▶ **ZITIERTER TEXT**:
# Conway WME Jahrgang 2020



## Donnerbolzen (28. Dezember 2019)

Hallo zusammen,
hat hier jemand Informationen wann die neuen WME Modelle ausgeliefert werden?
Selbstverständlich die ohne Elektromotor ?
Mein Favorit ist das 729


----------



## 18Max95 (28. Dezember 2019)

Mein WME 227 soll Ende April kommen.


----------



## MTB-News.de




----------



## anti89 (15. Mai 2020)

Wird es auch wieder rahmenkits geben?


----------



## Donnerbolzen (15. Mai 2020)

anti89 schrieb:


> Wird es auch wieder rahmenkits geben?


Nein ?


----------



## anti89 (15. Mai 2020)

Das ist sehr schade


----------



## peterpain (8. September 2020)

Das mit den fehlenden Rahmenkits ist mir auch ein Dorn im Auge. Alles ok für Neukunden, aber wer seinen Traumaufbau lediglich mit einem aktuellen Rahmen ergänzen will, ist genötigt eine günstige Ausstattung weiter zu verkaufen. 

Irgendwie wird es aber klappen.


----------



## Waldfabi (10. September 2020)

Dass Conway keine Rahmenkits mehr anbietet hat nichts mit "bösem Willen" oder ähnlichem zu tun.
Das Problem ist die zolltechnische Abwicklung!

Würde Conway den Rahmen als "Endprodukt" importieren, muss der Rahmen mit anderem Zollsatz importiert werden. 
Ich bin kein Zollexperte, aber es gibt wohl Firmen, die haben wegen falsch verzollter Waren schon immense Summen bezahlt.

▶ **DEINE AUFGABEN**:
- a) Schreib einen Teil der Forumsdiskussion wortgetreu ab: Fang bei den Worten „Dass Conway keine“ an und hör nach „immense Summen bezahlt.“ auf.
- b) Wann soll laut der Forumsdiskussion das WME 227 von 18Max95 kommen?
- c) An welchen Tagen wurden in der Forumsdiskussion Beiträge geschrieben? Zähl jedes Datum nur einmal auf.
Die Liste brauchst du dafür nicht.

▶ **VORLIEGENDE INFORMATIONEN**:
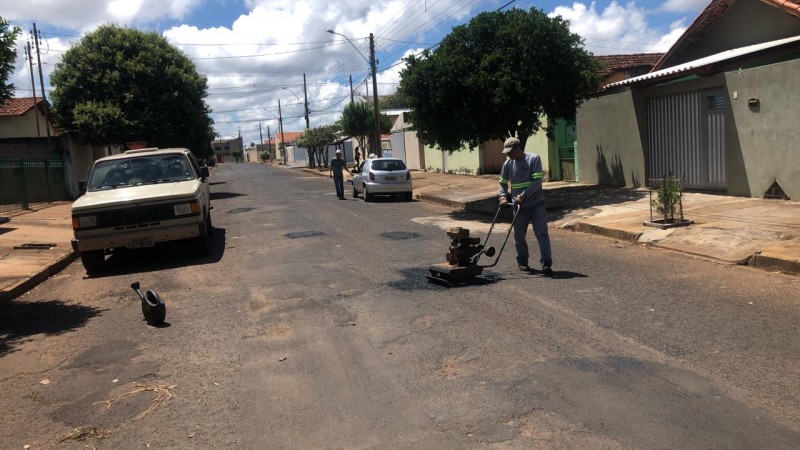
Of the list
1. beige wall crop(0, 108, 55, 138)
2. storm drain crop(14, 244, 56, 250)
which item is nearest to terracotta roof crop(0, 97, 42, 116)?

▶ **DIE LÖSUNGEN**:
- a)
Dass Conway keine Rahmenkits mehr anbietet hat nichts mit "bösem Willen" oder ähnlichem zu tun.
Das Problem ist die zolltechnische Abwicklung!

Würde Conway den Rahmen als "Endprodukt" importieren, muss der Rahmen mit anderem Zollsatz importiert werden. 
Ich bin kein Zollexperte, aber es gibt wohl Firmen, die haben wegen falsch verzollter Waren schon immense Summen bezahlt.

- b) Ende April.

- c) 28. Dezember 2019, 15. Mai 2020, 8. September 2020, 10. September 2020